There’s also fear. Not just fear of pain; fear of the loop. The buzzwords are “subtle,” “refined,” “natural,” but the mirror is greedy. Fix one thing and you see the next. Influencers call it “polishing.” Our moms call it “not knowing when to stop.” In Gangnam, there are girls whose faces have the gloss of a new phone case. There’s a word for them—Gangnam miin—and everyone says it with the same mix of awe and warning, as if they’re a scenic road with a sharp cliff.
On bad days, I think of effect sizes from a paper we read in health class—how peer stress pulls your self-esteem down, how satisfaction with your body pushes it up, how deeply we’ve internalized a sociocultural attitude toward appearance without even knowing the phrase. On good days, I feel powerful: I can control my grades; maybe I can control my face. My mother calls that “self-improvement,” the same principle as studying English or learning Python. My father calls it “investment.” Both of them say, “Don’t rush.”
Here’s what I wish I could tell the younger girls who watch us like we’re the weather they’re walking into:
You are not a project, even if the world treats you like one. You will be told that your face is a résumé. Sometimes that will be true, and recognizing it doesn’t make you shallow; it makes you awake. But every system has loopholes. Confidence is one. Competence is another. A friend group that values your laugh more than your jawline is a third. None of these free you from the pressure entirely; they just give you a place to stand while the tide goes out and back again.
If you choose surgery, choose it with your eyes wide open—about risks, about the possibility of chasing “perfect” forever, about why you’re doing it and for whom. Demand cameras in the OR. Bring someone who will advocate for you when you’re groggy and scared. Budget for recovery time and loneliness, because both are real.

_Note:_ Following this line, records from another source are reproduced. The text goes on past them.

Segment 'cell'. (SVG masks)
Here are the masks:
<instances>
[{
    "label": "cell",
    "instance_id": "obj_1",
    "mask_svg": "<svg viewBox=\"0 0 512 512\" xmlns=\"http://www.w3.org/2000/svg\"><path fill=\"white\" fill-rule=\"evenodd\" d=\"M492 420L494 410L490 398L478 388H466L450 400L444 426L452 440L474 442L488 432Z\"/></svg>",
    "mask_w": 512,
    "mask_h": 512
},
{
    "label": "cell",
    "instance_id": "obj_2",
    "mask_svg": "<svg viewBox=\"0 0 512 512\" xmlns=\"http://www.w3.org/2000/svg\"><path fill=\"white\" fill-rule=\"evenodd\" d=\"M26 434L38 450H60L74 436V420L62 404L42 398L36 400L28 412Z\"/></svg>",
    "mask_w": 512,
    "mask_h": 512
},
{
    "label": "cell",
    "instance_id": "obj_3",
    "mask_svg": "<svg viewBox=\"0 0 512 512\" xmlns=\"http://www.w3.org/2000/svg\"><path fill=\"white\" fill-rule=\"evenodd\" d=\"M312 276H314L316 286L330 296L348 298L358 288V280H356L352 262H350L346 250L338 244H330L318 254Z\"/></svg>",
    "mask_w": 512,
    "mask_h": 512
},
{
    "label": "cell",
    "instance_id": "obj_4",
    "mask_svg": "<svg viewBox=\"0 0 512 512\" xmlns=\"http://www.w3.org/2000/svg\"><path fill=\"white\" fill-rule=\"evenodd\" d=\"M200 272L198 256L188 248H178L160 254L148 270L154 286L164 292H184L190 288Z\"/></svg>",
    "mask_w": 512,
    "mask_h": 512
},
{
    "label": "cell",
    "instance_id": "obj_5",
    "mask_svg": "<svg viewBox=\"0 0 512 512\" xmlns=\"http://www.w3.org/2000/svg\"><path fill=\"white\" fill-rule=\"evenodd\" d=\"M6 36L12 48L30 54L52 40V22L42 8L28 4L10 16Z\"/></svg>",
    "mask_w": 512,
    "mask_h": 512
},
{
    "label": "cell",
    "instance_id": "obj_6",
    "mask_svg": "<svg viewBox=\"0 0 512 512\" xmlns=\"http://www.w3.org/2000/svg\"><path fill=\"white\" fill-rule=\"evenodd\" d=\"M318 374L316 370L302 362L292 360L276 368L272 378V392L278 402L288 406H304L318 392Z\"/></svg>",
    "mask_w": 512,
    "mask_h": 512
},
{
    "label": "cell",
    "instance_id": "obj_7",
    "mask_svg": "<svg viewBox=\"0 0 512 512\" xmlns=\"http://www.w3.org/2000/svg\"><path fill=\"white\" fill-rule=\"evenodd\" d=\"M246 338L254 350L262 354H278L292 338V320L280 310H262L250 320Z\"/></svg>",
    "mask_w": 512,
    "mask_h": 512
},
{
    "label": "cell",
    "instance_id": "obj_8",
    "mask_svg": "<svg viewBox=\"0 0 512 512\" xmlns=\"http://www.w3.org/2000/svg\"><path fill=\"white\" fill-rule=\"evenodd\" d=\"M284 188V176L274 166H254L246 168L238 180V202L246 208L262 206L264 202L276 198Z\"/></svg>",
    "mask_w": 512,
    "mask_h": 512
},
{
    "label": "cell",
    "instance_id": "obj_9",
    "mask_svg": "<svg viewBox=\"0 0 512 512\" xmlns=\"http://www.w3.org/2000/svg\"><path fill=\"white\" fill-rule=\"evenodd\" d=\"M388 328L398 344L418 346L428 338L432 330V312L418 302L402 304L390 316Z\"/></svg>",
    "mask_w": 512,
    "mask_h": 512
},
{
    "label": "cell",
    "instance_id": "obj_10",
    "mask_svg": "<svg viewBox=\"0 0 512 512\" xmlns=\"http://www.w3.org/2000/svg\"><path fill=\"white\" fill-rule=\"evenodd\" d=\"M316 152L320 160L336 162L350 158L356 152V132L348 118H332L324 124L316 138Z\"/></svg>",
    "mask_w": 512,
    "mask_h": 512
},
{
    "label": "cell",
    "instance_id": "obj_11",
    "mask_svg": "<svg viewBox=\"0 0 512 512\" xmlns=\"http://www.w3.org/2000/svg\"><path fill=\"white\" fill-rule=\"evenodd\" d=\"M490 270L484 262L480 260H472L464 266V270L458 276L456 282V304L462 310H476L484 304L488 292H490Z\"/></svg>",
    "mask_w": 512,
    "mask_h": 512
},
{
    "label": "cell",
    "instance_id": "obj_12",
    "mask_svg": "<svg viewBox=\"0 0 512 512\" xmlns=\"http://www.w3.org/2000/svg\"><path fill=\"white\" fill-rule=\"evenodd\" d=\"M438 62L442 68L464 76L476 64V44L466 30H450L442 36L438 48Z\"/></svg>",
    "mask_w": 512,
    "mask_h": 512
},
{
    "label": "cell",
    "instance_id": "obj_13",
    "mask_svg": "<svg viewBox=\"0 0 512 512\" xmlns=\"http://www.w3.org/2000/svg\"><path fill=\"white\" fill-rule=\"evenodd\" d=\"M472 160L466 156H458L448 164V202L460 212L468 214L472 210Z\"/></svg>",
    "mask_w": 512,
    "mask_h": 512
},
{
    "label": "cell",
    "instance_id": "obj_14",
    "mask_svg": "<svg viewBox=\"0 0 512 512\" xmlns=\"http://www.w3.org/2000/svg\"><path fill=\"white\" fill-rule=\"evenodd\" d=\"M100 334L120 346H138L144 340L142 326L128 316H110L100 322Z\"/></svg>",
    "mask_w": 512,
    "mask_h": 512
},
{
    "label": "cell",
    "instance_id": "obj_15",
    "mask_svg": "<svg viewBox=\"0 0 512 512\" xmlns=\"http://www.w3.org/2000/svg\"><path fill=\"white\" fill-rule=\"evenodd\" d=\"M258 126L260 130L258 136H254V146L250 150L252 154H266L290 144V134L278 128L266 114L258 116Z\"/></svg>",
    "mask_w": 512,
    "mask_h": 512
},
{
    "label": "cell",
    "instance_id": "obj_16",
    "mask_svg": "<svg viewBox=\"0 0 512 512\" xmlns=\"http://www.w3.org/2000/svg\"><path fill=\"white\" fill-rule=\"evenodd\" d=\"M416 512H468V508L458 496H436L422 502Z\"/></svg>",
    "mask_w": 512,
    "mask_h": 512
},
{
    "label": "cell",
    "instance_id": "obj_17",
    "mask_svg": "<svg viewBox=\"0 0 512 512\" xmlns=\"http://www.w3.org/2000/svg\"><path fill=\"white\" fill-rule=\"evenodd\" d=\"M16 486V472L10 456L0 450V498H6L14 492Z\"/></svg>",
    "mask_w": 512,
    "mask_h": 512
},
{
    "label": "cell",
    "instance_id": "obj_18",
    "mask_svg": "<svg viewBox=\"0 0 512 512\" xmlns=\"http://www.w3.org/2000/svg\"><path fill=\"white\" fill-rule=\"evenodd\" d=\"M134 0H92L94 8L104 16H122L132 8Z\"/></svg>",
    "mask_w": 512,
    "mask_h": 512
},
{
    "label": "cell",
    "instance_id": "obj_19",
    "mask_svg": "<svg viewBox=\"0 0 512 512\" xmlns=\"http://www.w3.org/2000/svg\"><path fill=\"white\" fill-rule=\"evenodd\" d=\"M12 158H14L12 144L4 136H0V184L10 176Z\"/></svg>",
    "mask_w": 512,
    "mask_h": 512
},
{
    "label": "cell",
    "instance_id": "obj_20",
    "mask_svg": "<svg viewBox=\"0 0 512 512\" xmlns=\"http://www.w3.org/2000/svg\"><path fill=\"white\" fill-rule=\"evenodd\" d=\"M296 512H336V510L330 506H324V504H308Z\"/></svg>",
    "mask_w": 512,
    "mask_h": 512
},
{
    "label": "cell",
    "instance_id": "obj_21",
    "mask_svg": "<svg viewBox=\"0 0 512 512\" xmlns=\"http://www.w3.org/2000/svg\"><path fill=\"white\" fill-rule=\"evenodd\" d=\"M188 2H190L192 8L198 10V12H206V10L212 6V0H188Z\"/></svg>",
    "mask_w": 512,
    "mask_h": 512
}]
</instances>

If you don’t choose surgery, don’t pretend you’re above the game. You’ll still feel its rules. Build armor that isn’t just sarcasm. Strengthen your body for what it can do, not just how it photographs. Curate your feed like your mood depends on it—because it does. Be tender with your reflection on exam weeks. Eat the tteokbokki sometimes and forgive the bloat.
Mostly, find places where your face doesn’t lead. A debate club where your points matter more than your pores. A coding contest with no cameras. A choir where eyes close on high notes. A friend who forgets to return your lip tint and remembers your birthday exam week. A corner of the internet that talks about books more than blush.
I’m sixteen, and sometimes I still scroll my “preview” face before bed, two points wider eyes, one point smaller jaw. Some nights I believe I can earn my way into a life by becoming its poster. Other nights I remember that posters tear, trends change, and faces settle into stories you can’t foresee at sixteen. On those nights, I close the app, look at the honest mirror, and practice a different kind of gaze—one that isn’t grading, one that might someday feel like home.